Source:      Arkansas Traveler (AR)
Date:      Friday, January 21, 2005
Page/Section:      Editorial

For D.C. residents the city slogan "taxation without representation" of license-plate fame might this week have aptly become "inauguration without representation."

Nine official balls last night concluded three days of inaugural fanfare in Washington, D.C. An estimated $40 million of private donations paid for the parade, pyrotechnics and other revelries, but not for the unprecedented security costs of the first presidential inauguration since the 9/11 terrorists attacks of 2001.
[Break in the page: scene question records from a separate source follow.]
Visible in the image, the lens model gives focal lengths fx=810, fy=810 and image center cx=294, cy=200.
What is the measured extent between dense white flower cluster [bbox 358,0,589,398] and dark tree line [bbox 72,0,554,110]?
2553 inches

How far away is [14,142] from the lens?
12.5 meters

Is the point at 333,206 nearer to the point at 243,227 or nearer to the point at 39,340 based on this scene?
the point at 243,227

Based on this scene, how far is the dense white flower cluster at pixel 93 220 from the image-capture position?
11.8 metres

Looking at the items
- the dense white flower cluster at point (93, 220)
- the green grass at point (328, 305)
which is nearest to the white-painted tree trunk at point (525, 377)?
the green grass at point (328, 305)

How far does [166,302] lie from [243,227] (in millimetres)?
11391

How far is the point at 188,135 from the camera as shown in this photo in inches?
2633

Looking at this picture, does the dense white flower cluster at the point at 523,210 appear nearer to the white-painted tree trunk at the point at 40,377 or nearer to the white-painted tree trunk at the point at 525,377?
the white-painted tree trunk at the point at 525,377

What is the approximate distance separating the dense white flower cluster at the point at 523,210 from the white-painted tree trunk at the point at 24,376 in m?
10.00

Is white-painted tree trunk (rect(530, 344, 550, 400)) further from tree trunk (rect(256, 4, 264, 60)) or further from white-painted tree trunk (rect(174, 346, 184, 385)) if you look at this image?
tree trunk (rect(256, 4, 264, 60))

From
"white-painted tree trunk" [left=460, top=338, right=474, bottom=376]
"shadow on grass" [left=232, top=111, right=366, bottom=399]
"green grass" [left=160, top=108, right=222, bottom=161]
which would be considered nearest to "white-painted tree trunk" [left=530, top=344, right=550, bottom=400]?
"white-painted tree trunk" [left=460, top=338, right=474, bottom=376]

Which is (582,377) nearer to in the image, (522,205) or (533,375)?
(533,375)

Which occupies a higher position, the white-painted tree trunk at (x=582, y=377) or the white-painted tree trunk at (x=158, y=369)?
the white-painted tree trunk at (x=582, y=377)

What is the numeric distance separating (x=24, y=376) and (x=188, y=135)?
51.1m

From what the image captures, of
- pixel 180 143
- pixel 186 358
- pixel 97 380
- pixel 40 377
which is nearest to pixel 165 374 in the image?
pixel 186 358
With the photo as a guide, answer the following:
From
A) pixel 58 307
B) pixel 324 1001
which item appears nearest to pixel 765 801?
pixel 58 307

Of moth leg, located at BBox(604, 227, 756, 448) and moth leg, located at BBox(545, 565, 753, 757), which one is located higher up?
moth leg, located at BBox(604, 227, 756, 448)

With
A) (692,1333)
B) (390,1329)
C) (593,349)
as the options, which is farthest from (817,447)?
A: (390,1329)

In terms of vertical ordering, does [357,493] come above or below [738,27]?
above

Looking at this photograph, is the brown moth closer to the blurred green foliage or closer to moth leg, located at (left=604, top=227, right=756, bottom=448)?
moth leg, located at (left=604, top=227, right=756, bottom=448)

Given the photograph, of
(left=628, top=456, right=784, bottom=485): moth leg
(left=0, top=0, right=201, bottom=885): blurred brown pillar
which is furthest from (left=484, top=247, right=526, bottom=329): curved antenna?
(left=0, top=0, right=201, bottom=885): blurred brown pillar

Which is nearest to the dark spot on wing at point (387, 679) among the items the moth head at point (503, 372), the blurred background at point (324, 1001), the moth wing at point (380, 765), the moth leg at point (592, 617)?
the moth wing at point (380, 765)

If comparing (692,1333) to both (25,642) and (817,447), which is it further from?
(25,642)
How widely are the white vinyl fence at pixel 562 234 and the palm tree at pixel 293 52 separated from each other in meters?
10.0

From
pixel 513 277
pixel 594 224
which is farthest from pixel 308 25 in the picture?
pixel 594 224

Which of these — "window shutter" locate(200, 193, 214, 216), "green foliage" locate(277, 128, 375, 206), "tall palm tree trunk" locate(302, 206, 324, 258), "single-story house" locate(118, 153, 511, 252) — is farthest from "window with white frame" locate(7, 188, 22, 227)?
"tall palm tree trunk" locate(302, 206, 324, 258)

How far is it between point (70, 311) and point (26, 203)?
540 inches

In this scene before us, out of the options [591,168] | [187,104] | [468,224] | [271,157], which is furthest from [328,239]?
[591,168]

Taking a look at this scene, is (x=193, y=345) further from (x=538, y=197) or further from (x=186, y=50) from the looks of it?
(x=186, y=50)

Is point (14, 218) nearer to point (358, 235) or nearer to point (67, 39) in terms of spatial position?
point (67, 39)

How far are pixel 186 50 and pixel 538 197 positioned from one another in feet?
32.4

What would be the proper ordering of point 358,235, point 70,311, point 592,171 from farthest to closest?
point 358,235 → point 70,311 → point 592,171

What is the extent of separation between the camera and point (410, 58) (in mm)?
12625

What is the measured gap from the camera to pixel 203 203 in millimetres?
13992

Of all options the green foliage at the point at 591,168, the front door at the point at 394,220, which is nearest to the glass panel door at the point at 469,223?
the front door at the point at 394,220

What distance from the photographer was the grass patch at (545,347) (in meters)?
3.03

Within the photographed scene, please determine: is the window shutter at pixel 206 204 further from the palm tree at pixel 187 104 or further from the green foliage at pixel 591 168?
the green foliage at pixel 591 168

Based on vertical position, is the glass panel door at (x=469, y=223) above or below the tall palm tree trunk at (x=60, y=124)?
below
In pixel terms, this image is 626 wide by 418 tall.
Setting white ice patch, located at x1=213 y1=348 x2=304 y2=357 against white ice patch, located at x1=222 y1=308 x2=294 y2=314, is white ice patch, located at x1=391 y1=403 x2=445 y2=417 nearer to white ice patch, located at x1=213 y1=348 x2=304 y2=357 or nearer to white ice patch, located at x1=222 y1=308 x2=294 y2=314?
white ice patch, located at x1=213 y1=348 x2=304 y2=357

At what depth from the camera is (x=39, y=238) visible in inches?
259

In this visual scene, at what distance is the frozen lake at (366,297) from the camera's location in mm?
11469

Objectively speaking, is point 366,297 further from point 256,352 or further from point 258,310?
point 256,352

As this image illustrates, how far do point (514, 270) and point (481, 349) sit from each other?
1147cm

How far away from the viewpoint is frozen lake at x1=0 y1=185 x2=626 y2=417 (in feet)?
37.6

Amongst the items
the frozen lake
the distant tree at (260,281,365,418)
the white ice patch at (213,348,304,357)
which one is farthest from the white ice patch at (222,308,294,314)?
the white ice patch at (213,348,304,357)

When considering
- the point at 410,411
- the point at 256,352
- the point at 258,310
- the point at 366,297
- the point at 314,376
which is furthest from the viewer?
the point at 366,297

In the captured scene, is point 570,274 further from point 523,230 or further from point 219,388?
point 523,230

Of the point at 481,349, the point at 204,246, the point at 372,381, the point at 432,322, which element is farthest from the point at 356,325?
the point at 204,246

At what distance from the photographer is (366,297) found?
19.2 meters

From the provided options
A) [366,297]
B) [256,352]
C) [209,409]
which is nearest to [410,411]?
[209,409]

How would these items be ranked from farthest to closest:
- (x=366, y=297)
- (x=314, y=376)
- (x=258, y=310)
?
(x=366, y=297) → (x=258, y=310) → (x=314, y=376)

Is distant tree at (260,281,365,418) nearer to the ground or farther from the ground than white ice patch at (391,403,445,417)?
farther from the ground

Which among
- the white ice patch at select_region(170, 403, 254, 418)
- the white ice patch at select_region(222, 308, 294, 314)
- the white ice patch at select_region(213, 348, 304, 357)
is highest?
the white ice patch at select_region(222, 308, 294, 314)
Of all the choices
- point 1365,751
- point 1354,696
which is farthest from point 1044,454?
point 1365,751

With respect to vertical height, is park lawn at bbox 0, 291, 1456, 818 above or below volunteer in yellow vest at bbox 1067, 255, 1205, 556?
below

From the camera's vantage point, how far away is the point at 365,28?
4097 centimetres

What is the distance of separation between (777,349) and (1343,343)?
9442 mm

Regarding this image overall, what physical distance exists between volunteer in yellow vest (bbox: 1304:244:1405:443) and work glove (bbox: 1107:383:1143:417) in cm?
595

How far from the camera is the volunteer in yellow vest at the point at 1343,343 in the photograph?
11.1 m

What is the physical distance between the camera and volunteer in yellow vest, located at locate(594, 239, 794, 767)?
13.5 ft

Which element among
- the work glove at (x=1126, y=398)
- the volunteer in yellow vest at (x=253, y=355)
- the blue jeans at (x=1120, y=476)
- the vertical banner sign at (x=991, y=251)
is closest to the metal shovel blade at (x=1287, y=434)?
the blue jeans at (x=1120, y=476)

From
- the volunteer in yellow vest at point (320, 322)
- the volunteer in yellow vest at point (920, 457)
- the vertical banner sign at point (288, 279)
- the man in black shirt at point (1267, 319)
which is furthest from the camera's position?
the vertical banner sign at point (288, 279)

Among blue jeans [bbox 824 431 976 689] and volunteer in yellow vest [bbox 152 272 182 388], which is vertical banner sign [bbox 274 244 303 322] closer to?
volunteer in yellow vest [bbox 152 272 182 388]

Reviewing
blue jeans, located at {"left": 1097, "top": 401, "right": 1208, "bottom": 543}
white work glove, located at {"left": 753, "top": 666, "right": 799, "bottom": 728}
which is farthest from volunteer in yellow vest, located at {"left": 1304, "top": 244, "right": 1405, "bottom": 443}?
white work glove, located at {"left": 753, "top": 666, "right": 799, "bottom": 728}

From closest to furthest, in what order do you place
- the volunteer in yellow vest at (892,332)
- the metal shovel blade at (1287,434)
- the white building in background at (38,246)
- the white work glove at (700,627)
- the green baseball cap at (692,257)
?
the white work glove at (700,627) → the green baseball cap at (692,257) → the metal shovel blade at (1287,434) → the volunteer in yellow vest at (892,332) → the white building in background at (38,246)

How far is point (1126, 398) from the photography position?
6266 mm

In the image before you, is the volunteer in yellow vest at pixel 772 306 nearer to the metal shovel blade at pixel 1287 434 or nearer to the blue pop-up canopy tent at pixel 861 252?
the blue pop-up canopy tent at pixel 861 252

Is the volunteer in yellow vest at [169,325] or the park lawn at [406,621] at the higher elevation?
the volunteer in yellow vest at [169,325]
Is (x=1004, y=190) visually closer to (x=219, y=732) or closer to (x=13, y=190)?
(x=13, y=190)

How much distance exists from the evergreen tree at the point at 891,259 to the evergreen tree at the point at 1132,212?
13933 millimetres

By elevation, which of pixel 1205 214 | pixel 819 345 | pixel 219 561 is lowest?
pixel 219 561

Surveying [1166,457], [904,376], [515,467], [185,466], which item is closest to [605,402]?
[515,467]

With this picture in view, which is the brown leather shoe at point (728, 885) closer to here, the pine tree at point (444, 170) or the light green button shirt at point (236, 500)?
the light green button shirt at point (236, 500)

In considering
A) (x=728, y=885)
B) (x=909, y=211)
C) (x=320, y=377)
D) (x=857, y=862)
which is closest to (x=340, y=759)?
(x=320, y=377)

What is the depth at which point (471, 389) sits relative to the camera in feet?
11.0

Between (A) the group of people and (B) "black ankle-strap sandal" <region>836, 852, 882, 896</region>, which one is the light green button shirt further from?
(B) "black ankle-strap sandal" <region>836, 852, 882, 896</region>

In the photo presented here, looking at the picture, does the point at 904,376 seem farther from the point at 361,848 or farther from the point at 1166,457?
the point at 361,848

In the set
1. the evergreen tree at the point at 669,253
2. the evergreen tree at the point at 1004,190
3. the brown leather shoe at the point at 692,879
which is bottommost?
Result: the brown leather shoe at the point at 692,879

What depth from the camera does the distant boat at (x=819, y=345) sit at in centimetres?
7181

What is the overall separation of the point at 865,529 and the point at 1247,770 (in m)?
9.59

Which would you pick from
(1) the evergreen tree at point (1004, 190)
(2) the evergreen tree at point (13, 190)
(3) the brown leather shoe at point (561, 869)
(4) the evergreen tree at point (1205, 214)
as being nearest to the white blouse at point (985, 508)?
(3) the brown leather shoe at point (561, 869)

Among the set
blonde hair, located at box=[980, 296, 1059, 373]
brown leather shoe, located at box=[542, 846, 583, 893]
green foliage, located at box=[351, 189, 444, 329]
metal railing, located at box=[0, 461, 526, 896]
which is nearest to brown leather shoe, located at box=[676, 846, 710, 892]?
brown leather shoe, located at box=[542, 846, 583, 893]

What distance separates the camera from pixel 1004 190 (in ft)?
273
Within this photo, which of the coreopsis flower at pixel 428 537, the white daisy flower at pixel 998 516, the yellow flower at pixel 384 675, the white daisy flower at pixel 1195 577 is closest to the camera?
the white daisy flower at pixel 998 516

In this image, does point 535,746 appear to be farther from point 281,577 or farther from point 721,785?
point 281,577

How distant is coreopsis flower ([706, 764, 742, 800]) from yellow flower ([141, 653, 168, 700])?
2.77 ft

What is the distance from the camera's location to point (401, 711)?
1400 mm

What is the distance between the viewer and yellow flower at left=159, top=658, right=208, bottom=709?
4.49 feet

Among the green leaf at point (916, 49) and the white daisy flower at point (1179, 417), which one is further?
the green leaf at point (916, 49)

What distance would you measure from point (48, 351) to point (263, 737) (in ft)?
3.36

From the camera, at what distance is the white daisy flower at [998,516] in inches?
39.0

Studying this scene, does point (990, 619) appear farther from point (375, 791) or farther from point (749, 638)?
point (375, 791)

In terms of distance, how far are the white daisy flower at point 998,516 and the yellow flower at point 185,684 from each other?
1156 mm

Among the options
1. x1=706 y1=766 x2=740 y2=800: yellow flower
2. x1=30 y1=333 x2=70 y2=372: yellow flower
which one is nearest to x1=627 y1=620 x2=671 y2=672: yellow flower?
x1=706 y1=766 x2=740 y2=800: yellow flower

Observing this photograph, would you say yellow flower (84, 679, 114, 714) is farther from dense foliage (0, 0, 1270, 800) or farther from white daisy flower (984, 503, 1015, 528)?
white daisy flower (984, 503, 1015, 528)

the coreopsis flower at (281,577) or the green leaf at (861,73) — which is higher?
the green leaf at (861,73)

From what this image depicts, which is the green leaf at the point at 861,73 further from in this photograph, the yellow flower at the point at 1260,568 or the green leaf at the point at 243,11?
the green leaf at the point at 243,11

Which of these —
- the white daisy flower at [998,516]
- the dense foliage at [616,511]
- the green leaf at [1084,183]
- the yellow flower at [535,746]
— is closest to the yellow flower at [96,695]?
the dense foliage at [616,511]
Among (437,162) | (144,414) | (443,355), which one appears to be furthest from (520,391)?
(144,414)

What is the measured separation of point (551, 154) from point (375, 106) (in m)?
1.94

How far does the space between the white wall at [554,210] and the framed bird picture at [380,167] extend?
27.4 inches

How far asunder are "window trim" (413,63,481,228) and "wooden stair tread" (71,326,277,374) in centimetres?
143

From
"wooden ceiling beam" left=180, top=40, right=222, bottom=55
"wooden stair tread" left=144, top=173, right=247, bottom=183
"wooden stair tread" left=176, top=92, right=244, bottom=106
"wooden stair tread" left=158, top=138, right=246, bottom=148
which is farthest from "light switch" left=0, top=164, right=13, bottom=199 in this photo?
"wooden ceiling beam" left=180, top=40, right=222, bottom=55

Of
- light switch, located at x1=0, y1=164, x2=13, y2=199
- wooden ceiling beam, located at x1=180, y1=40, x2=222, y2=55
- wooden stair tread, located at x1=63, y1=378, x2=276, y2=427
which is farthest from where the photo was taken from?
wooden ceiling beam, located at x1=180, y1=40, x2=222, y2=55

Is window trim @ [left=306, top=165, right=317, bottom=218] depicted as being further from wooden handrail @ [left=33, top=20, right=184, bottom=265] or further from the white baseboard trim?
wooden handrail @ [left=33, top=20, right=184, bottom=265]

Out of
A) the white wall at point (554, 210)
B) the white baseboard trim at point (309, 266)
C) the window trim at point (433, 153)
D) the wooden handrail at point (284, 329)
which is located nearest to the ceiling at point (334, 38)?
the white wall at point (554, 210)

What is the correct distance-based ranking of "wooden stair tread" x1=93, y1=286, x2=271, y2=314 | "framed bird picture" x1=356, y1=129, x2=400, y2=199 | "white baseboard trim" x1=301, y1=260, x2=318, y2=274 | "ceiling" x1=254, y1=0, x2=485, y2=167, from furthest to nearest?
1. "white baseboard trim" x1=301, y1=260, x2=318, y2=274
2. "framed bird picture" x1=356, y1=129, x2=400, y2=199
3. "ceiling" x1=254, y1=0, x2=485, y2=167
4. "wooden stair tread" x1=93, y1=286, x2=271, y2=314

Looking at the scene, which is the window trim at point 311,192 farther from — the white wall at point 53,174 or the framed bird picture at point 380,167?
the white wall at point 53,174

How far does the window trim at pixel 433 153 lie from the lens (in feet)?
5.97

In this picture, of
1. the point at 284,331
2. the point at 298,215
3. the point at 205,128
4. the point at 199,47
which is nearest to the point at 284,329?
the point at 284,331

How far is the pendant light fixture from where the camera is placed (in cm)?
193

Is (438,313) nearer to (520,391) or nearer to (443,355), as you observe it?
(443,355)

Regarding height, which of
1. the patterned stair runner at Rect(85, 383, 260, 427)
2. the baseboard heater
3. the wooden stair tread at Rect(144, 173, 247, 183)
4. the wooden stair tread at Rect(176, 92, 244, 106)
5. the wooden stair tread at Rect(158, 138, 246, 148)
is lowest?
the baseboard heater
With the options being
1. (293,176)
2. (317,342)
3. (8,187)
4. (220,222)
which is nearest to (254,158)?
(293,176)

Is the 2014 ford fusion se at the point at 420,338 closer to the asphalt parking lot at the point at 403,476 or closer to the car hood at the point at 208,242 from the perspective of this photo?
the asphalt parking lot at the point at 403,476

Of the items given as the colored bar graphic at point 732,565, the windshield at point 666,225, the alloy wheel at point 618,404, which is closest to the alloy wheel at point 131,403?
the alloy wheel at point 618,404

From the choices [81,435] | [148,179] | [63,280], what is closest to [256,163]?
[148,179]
Instead, the nation's capital city was asked by the U.S. government to spend more than $17 million on security for the event. The city spent $8 million on security for Bush's first inauguration.

This year sufficient security required more than 8,000 law enforcement officers and military personnel to guard 250,000 people at the president's swearing-in and a half-million spectators at the parade. More than $5 million was estimated to cover police officers' overtime pay, as well as their transportation, food and lodging.

D.C. mayor Anthony Williams complained of the misplaced financial burden in a December letter to Tom Ridge, Secretary of Homeland Security. Williams said after earmarking more than $5 million of reimbursable money set aside for special events at the capital, the city still lacked nearly $12 million.

Federal officials advised Williams to pay the remaining expenses of the unfunded mandate with some of the $240 million in federal homeland security grants the city has received during the last three years because of its status as one of the likeliest terrorist targets. But the grant money is already committed to other security measures - such priorities as equipping firefighters with protective gear and building transit system command centers, according to Williams' letter.

Gregory McCarthy, Williams' chief of staff, said this is the first time there hasn't been direct appropriation for the inauguration.

Last year the District sought unsuccessfully to increase its security reimbursement from $15 million to $25 million in anticipation of inauguration expenses. Meanwhile, New York City and Boston-area lawmakers each obtained $50 million from Congress to cover local security costs for both national political party conventions last fall.

The lavish inaugural festivities have earned widespread criticism because of their extravagance during wartime and natural disaster, as US troops die in Iraq and South Asia still recovers from last month's devastating tsunami.

It is the American way, however, to demonstrate strength and confidence despite - perhaps especially - during hard times. This trend is a particularly resolute theme of the Bush administration, whose tenure has already faced disaster in excess.

The enormous cost of the celebration might be more appropriate grounds for condemnation, particularly in light of the outlandish transfer of funding responsibility from U.S. to D.C, where citizens with no representation in Congress might see their tax dollars go not toward schools, roads, and their own security, but toward the security of one blowout, three-day party at the capital.